*Do this:*
Rewrite the lines below as a numbered list, leaving out the blank ones.

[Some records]
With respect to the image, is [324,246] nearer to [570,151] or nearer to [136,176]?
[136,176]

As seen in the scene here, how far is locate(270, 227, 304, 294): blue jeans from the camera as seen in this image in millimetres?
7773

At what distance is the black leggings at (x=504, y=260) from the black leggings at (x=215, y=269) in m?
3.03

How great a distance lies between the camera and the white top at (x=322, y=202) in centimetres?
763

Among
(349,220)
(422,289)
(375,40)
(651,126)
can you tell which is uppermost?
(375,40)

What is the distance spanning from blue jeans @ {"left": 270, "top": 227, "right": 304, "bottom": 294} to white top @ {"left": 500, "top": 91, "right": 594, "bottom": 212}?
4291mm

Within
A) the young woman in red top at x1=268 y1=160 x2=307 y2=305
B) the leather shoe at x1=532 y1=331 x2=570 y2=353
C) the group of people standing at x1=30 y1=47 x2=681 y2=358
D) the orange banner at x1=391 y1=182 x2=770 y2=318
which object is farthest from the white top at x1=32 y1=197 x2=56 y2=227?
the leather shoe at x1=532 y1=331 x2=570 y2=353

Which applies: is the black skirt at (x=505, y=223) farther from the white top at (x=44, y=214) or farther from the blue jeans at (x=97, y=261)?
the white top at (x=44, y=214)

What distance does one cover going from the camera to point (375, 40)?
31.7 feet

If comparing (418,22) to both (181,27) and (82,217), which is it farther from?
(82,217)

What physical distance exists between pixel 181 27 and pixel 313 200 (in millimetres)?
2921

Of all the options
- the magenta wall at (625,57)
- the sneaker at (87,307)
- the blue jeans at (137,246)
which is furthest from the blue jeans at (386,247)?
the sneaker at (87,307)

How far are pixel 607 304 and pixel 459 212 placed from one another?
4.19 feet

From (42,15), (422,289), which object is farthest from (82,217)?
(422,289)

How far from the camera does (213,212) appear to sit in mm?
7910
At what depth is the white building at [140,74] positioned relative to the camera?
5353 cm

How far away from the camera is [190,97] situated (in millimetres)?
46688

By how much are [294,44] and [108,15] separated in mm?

*Correct answer:*
1. With respect to the image, is [324,246] nearer to [570,151] or nearer to [136,176]?
2. [136,176]
3. As seen in the scene here, how far is locate(270, 227, 304, 294): blue jeans from the camera as seen in this image in millimetres?
4. 7773
5. At what distance is the black leggings at (x=504, y=260) from the black leggings at (x=215, y=269) in m?
6. 3.03
7. How great a distance lies between the camera and the white top at (x=322, y=202) in centimetres?
8. 763
9. Among
10. (349,220)
11. (422,289)
12. (375,40)
13. (651,126)
14. can you tell which is uppermost?
15. (375,40)
16. What is the distance spanning from blue jeans @ {"left": 270, "top": 227, "right": 304, "bottom": 294} to white top @ {"left": 500, "top": 91, "right": 594, "bottom": 212}?
17. 4291mm
18. Within
19. A) the young woman in red top at x1=268 y1=160 x2=307 y2=305
20. B) the leather shoe at x1=532 y1=331 x2=570 y2=353
21. C) the group of people standing at x1=30 y1=47 x2=681 y2=358
22. D) the orange banner at x1=391 y1=182 x2=770 y2=318
23. which object is farthest from the white top at x1=32 y1=197 x2=56 y2=227?
24. the leather shoe at x1=532 y1=331 x2=570 y2=353
25. Which applies: is the black skirt at (x=505, y=223) farther from the white top at (x=44, y=214) or farther from the blue jeans at (x=97, y=261)?
26. the white top at (x=44, y=214)
27. What distance does one cover going from the camera to point (375, 40)?
28. 31.7 feet
29. If comparing (418,22) to both (181,27) and (82,217), which is it farther from?
30. (82,217)
31. What physical distance exists between pixel 181 27 and pixel 313 200 (in millimetres)?
32. 2921
33. Of all the options
34. - the magenta wall at (625,57)
35. - the sneaker at (87,307)
36. - the blue jeans at (137,246)
37. which is furthest from the blue jeans at (386,247)?
38. the sneaker at (87,307)
39. How far are pixel 607 304 and pixel 459 212 placed from one another?
40. 4.19 feet
41. From (42,15), (422,289), which object is farthest from (82,217)?
42. (422,289)
43. How far from the camera does (213,212) appear to sit in mm?
44. 7910
45. At what depth is the white building at [140,74] positioned relative to the camera?
46. 5353 cm
47. How far away from the camera is [190,97] situated (in millimetres)?
48. 46688
49. By how much are [294,44] and [108,15] separated in mm?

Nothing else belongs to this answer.